Altshuler was deeply impressed by his postdoctoral fellow’s ingenuity and thoroughness. “I soon discovered that Steve’s creativity is matched only by his rigor, and that this was rock-solid,” he said.
McCarroll wanted to understand how genome structural variation might influence human biology and phenotypes. Researchers were just beginning to pursue “genome-wide association studies” using microarrays of SNP assays to scan the human genome for disease-associated variation. However, the arrays offered little information about structural variants such as CNVs. McCarroll proposed developing “hybrid” arrays in which SNPs and CNVs could be typed in the same experiments, by populating SNP arrays with dedicated “copy-number probes.” He teamed up with Finny Kuruvilla and Josh Korn, two other members of the Altshuler lab, and members of the Genetic Analysis Platform to design a microarray that combined both SNP and CNV information onto one chip, allowing scientists to query both types of genetic variation at once. Their design, which started as a custom design for studies at Broad, was subsequently commercialized by Affymetrix; the resulting arrays (the Affymetrix SNP 5.0 and 6.0 arrays), are now used throughout human genetics. To help enable genome-wide association studies for CNVs, McCarroll and his colleagues went on to develop a detailed map of the CNVs that segregate in the human population, and a set of software tools for analyzing CNV in disease, described in two recent papers in Nature Genetics. Enabled by these resources, analysis of copy-number variation is quickly becoming a core goal of genome-wide association studies and led to recent discoveries of CNVs in autism and schizophrenia.

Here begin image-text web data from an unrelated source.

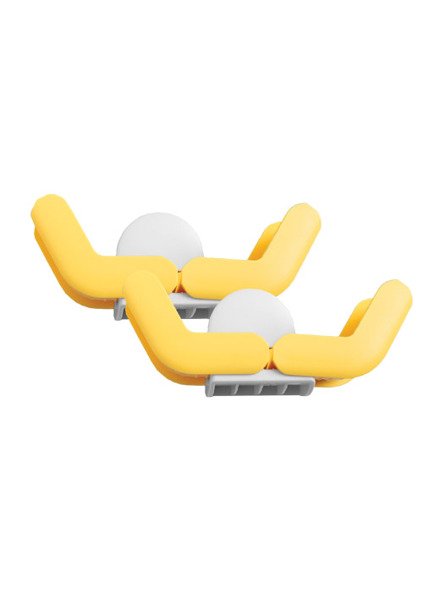 Oribel, Elementy meta, Marble Run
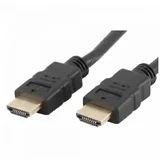 HDMI kabl, M-M v.2.0 20m gold connector, BULK, GEMBIRD CC-HDMI4-20M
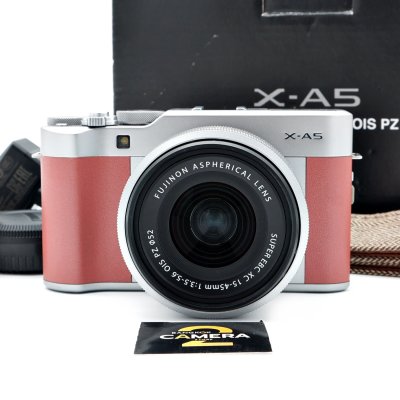 Fujifilm XA5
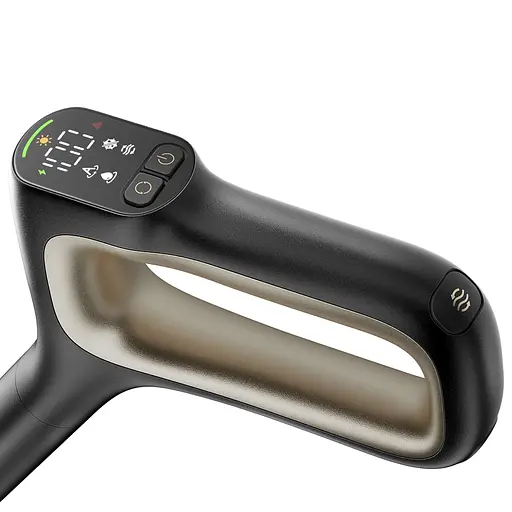 Пылесос моющий аккумуляторный Mova M10 (HMH15A) - фото 3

McCarroll’s accomplishments have had a ripple effect at the Broad Institute, catalyzing many additional academic and industrial collaborations; improving array technology and efficiency; and shedding new light on the role of CNVs in disease. Although he has helped create tools that shape current studies of genetic variation, McCarroll has not lost sight of the biological and medical questions that drive him and the rest of the scientific community at the Broad Institute.
“I’m a biologist at heart rather than an engineer,” he said. “While it is enormously rewarding to see colleagues putting these tools to use, I’m really interested in the biological questions. The tools are a means to an end.”
Turning back to the biological questions, McCarroll discovered a deletion polymorphism upstream of a gene called IRGM that appeared to explain the association of that gene with Crohn’s disease. He found that the deletion altered the sequence upstream of the gene, causing it to be expressed in a different set of cells and tissues. Working with Ramnik Xavier, Mark Daly, and colleagues at MGH, the team showed that expression levels of IRGM influence the ability of cells to cope with intracellular bacteria, a physiological process implicated in Crohn’s. Their results, published in Nature Genetics this month, provide an early mechanistic demonstration of how a common genetic polymorphism acts through genes and cells to influence a human disease.
As he works on new projects over the next year, McCarroll will keep in mind the larger goal — to help understand how human genetic variation influences phenotypes, as a way of uncovering the molecular basis of human disease. “This award is enabling and encouraging — and it’s also a chance to have fun with the science,” he said.